Electronic fund transfers continue to be the preferred method for the layering of criminal proceeds once they enter the legitimate financial system. Frequently, these proceeds are smuggled out of one country, deposited in another, and then wired back to the country of origin. The new payment technologies — smart cards, online banking and electronic cash — can theoretically increase the opportunities for laundering. If an online financial institution is located in an area known for high levels of banking secrecy and requires little or no proof of identity for opening an account, the money launderer can then move funds from the convenience of his computer terminal. Certain smart card and e-cash systems likewise present a risk in that no upper limit is set on transactions. While most smart card systems do not permit direct card-to-card transactions, others are being developed that may have this capability of bypassing a financial intermediary. In the absence of consistent standards and suitable monitoring by the supervisory authorities, these new payment technologies could well be vulnerable to money laundering operations.

THE GOLD “HEDGE”

As in the case of high-value commodity markets, the gold market is causing some concern over the money laundering possibilities it offers. A number of FATF members have received reports of suspicious gold transactions. In some instances, these transactions appeared to reflect attempts to avoid high VAT rates by making large purchases of gold in countries with low VAT rates and then exporting the bullion back to the country of origin. The use of gold for purposes of laundering is often intrinsic to movements of money through parallel banking circuits, an example being the South Asian hawala/hundi system. This particular system, based on trust and close business contacts, enables gold to be transferred without being physically moved. Using the system is more cost effective and less bureaucratic than moving funds through officially recognised banking systems. Laundering of this kind, which is extensively practised over the sub-continent, has spread to many other parts of the world. But the Gulf States are the hub of hawali/hundi gold movements to and from South Asia.

EURO WISE

The introduction of the euro in eleven countries of the European Union is another source of risk. Preventive measures have been taken to forestall all attempts at money laundering. But the experts fear that the surge in exchange transactions during the period of changeover to the euro may swamp the personnel of financial institutions and make them more likely to miss or disregard indications of laundering. This could be the case during the period from January to June 2002, when euro coins and banknotes will replace national legal tender. However, the preventive measures in place —customer identification, due diligence, reporting of suspicions, etc. — should make it possible to detect any suspect transactions. Even so, some FATF members have decided to take additional measures to strengthen their anti-laundering precautions.
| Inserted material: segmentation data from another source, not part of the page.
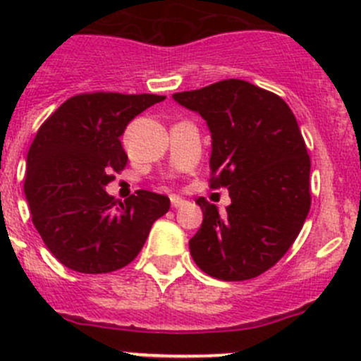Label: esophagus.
Returning <instances> with one entry per match:
<instances>
[{
	"label": "esophagus",
	"mask_w": 361,
	"mask_h": 361,
	"mask_svg": "<svg viewBox=\"0 0 361 361\" xmlns=\"http://www.w3.org/2000/svg\"><path fill=\"white\" fill-rule=\"evenodd\" d=\"M171 204H173V207H180L185 204V199L178 197V195H171Z\"/></svg>",
	"instance_id": "34e87169"
}]
</instances>
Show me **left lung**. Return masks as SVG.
<instances>
[{
  "label": "left lung",
  "mask_w": 361,
  "mask_h": 361,
  "mask_svg": "<svg viewBox=\"0 0 361 361\" xmlns=\"http://www.w3.org/2000/svg\"><path fill=\"white\" fill-rule=\"evenodd\" d=\"M173 99L206 120L209 185L227 187L232 201L225 214L195 201L204 220L188 243L192 258L211 278H257L290 250L311 207V159L297 118L279 96L235 78Z\"/></svg>",
  "instance_id": "left-lung-1"
}]
</instances>
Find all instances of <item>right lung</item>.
I'll return each mask as SVG.
<instances>
[{"label":"right lung","instance_id":"right-lung-1","mask_svg":"<svg viewBox=\"0 0 361 361\" xmlns=\"http://www.w3.org/2000/svg\"><path fill=\"white\" fill-rule=\"evenodd\" d=\"M155 94L92 92L64 101L27 152L24 192L32 224L68 269L104 274L126 267L143 248L169 197L137 190L116 201L104 187L127 164L120 136L127 123L160 103Z\"/></svg>","mask_w":361,"mask_h":361}]
</instances>
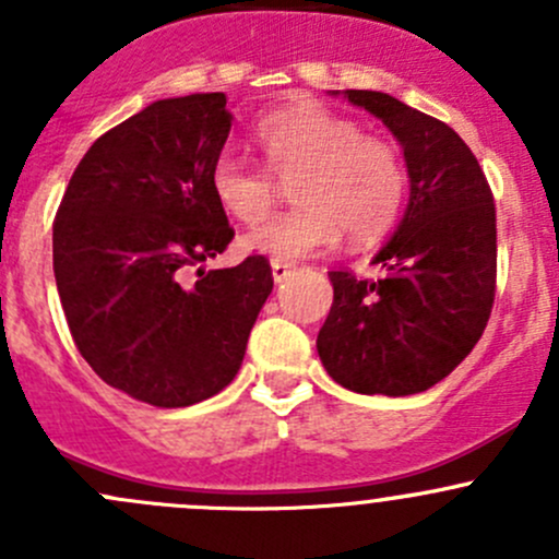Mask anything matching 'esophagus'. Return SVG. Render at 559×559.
Wrapping results in <instances>:
<instances>
[{
	"mask_svg": "<svg viewBox=\"0 0 559 559\" xmlns=\"http://www.w3.org/2000/svg\"><path fill=\"white\" fill-rule=\"evenodd\" d=\"M270 267H273L275 284H281V281H286V278H289V275H292V264L278 262V259H273V262H270Z\"/></svg>",
	"mask_w": 559,
	"mask_h": 559,
	"instance_id": "1",
	"label": "esophagus"
}]
</instances>
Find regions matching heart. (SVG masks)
<instances>
[{"instance_id": "1", "label": "heart", "mask_w": 559, "mask_h": 559, "mask_svg": "<svg viewBox=\"0 0 559 559\" xmlns=\"http://www.w3.org/2000/svg\"><path fill=\"white\" fill-rule=\"evenodd\" d=\"M257 143L264 167L222 156L211 167V191L227 216L257 224L273 211L280 180H295L297 207L253 229L246 246L297 262L326 251L346 233L348 243L381 238L405 200V165L397 145L365 134L354 118L302 103L262 118Z\"/></svg>"}]
</instances>
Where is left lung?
I'll use <instances>...</instances> for the list:
<instances>
[{"mask_svg":"<svg viewBox=\"0 0 559 559\" xmlns=\"http://www.w3.org/2000/svg\"><path fill=\"white\" fill-rule=\"evenodd\" d=\"M346 97L400 140L411 200L373 259L384 278L330 270L335 295L316 348L341 386L405 397L447 379L487 326L498 278L492 189L449 123L381 92Z\"/></svg>","mask_w":559,"mask_h":559,"instance_id":"8db88e82","label":"left lung"}]
</instances>
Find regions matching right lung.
Segmentation results:
<instances>
[{"label":"right lung","mask_w":559,"mask_h":559,"mask_svg":"<svg viewBox=\"0 0 559 559\" xmlns=\"http://www.w3.org/2000/svg\"><path fill=\"white\" fill-rule=\"evenodd\" d=\"M229 127L222 92L159 99L94 140L56 211V289L78 352L156 408L222 392L273 292L262 253L183 281L235 238L211 191Z\"/></svg>","instance_id":"add662e5"}]
</instances>
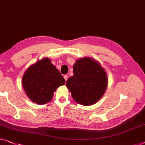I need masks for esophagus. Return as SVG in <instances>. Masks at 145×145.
<instances>
[{
    "label": "esophagus",
    "mask_w": 145,
    "mask_h": 145,
    "mask_svg": "<svg viewBox=\"0 0 145 145\" xmlns=\"http://www.w3.org/2000/svg\"><path fill=\"white\" fill-rule=\"evenodd\" d=\"M64 79H65V81H67V79H68V76L67 75H64Z\"/></svg>",
    "instance_id": "esophagus-1"
}]
</instances>
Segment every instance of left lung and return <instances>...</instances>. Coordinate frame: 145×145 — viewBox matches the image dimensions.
<instances>
[{
  "label": "left lung",
  "mask_w": 145,
  "mask_h": 145,
  "mask_svg": "<svg viewBox=\"0 0 145 145\" xmlns=\"http://www.w3.org/2000/svg\"><path fill=\"white\" fill-rule=\"evenodd\" d=\"M72 76L66 86L74 101L81 105L91 106L103 97L108 87V75L101 63L89 57L76 60Z\"/></svg>",
  "instance_id": "8db88e82"
}]
</instances>
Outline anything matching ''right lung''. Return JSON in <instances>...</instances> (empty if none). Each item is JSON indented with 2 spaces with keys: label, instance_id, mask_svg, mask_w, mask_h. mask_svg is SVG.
Instances as JSON below:
<instances>
[{
  "label": "right lung",
  "instance_id": "add662e5",
  "mask_svg": "<svg viewBox=\"0 0 145 145\" xmlns=\"http://www.w3.org/2000/svg\"><path fill=\"white\" fill-rule=\"evenodd\" d=\"M65 84V79L48 57L29 67L22 78L26 95L31 101L39 105L52 101L54 91Z\"/></svg>",
  "mask_w": 145,
  "mask_h": 145
}]
</instances>
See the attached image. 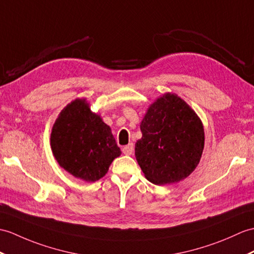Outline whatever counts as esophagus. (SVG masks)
<instances>
[{"label": "esophagus", "instance_id": "1", "mask_svg": "<svg viewBox=\"0 0 254 254\" xmlns=\"http://www.w3.org/2000/svg\"><path fill=\"white\" fill-rule=\"evenodd\" d=\"M122 151H123V154H125V155H132L133 151H134L133 144H128V145L123 147Z\"/></svg>", "mask_w": 254, "mask_h": 254}]
</instances>
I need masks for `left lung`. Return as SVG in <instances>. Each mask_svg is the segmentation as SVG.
Wrapping results in <instances>:
<instances>
[{"mask_svg": "<svg viewBox=\"0 0 254 254\" xmlns=\"http://www.w3.org/2000/svg\"><path fill=\"white\" fill-rule=\"evenodd\" d=\"M141 138L135 157L145 178L166 185L188 178L200 162L204 147L203 125L198 115L175 93L152 103L140 122Z\"/></svg>", "mask_w": 254, "mask_h": 254, "instance_id": "obj_1", "label": "left lung"}]
</instances>
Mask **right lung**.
Here are the masks:
<instances>
[{"label": "right lung", "mask_w": 254, "mask_h": 254, "mask_svg": "<svg viewBox=\"0 0 254 254\" xmlns=\"http://www.w3.org/2000/svg\"><path fill=\"white\" fill-rule=\"evenodd\" d=\"M51 148L61 168L85 182L102 179L121 155L110 127L93 113L86 98H75L58 115Z\"/></svg>", "instance_id": "add662e5"}]
</instances>
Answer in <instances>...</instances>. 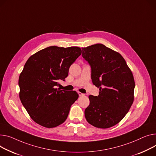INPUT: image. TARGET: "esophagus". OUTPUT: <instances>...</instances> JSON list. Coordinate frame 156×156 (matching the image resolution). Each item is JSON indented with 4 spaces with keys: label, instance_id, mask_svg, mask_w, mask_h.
<instances>
[{
    "label": "esophagus",
    "instance_id": "esophagus-1",
    "mask_svg": "<svg viewBox=\"0 0 156 156\" xmlns=\"http://www.w3.org/2000/svg\"><path fill=\"white\" fill-rule=\"evenodd\" d=\"M78 95H79L80 97H81V96H83V95H84L83 93H81V92H78Z\"/></svg>",
    "mask_w": 156,
    "mask_h": 156
}]
</instances>
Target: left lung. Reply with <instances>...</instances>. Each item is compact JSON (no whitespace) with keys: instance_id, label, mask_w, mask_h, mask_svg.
<instances>
[{"instance_id":"8db88e82","label":"left lung","mask_w":156,"mask_h":156,"mask_svg":"<svg viewBox=\"0 0 156 156\" xmlns=\"http://www.w3.org/2000/svg\"><path fill=\"white\" fill-rule=\"evenodd\" d=\"M81 49L82 57L91 67L93 84L100 90L98 96H89L85 118L95 127L110 128L126 116L133 101L132 73L121 55L105 45Z\"/></svg>"}]
</instances>
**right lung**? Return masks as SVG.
I'll return each instance as SVG.
<instances>
[{
	"instance_id": "1",
	"label": "right lung",
	"mask_w": 156,
	"mask_h": 156,
	"mask_svg": "<svg viewBox=\"0 0 156 156\" xmlns=\"http://www.w3.org/2000/svg\"><path fill=\"white\" fill-rule=\"evenodd\" d=\"M80 48L49 46L31 56L19 78V97L29 115L44 127L53 128L67 119L78 99L75 91L61 90L70 66L81 55Z\"/></svg>"
}]
</instances>
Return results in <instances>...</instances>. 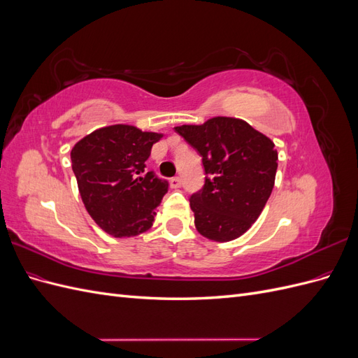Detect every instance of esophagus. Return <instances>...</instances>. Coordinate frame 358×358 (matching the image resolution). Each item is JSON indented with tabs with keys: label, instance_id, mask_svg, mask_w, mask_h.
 <instances>
[{
	"label": "esophagus",
	"instance_id": "obj_1",
	"mask_svg": "<svg viewBox=\"0 0 358 358\" xmlns=\"http://www.w3.org/2000/svg\"><path fill=\"white\" fill-rule=\"evenodd\" d=\"M170 185H171V188H179V187L182 185V179H180L179 176L171 178V180H170Z\"/></svg>",
	"mask_w": 358,
	"mask_h": 358
}]
</instances>
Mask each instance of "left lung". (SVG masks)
Segmentation results:
<instances>
[{"label":"left lung","mask_w":358,"mask_h":358,"mask_svg":"<svg viewBox=\"0 0 358 358\" xmlns=\"http://www.w3.org/2000/svg\"><path fill=\"white\" fill-rule=\"evenodd\" d=\"M197 150L204 185L189 197L197 231L229 242L249 230L272 194L278 169L275 143L242 119L216 116L203 125L175 127Z\"/></svg>","instance_id":"1"}]
</instances>
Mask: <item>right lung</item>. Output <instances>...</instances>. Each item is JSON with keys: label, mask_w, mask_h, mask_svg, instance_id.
Segmentation results:
<instances>
[{"label": "right lung", "mask_w": 358, "mask_h": 358, "mask_svg": "<svg viewBox=\"0 0 358 358\" xmlns=\"http://www.w3.org/2000/svg\"><path fill=\"white\" fill-rule=\"evenodd\" d=\"M161 137L117 124L95 129L71 149L82 201L106 233L131 237L152 227L169 182L145 169L152 145Z\"/></svg>", "instance_id": "right-lung-1"}]
</instances>
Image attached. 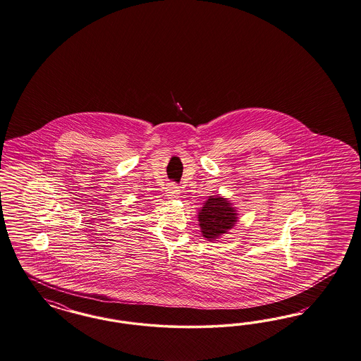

The fact remains that money launderers have time and again shown their ingenuity in circumventing the law and there is no reason to think that they will lose that innovativeness in the years ahead. Consequently, every effort has to be made to acquire maximum knowledge of the different methods and techniques of money laundering. Corporate and non-financial laundering and the new payment technologies should be given particular attention. Also, in the current context of globalisation, reviews of laundering typologies should be extended to other regions of the world: Asia, Africa, Latin America, Central and Eastern Europe.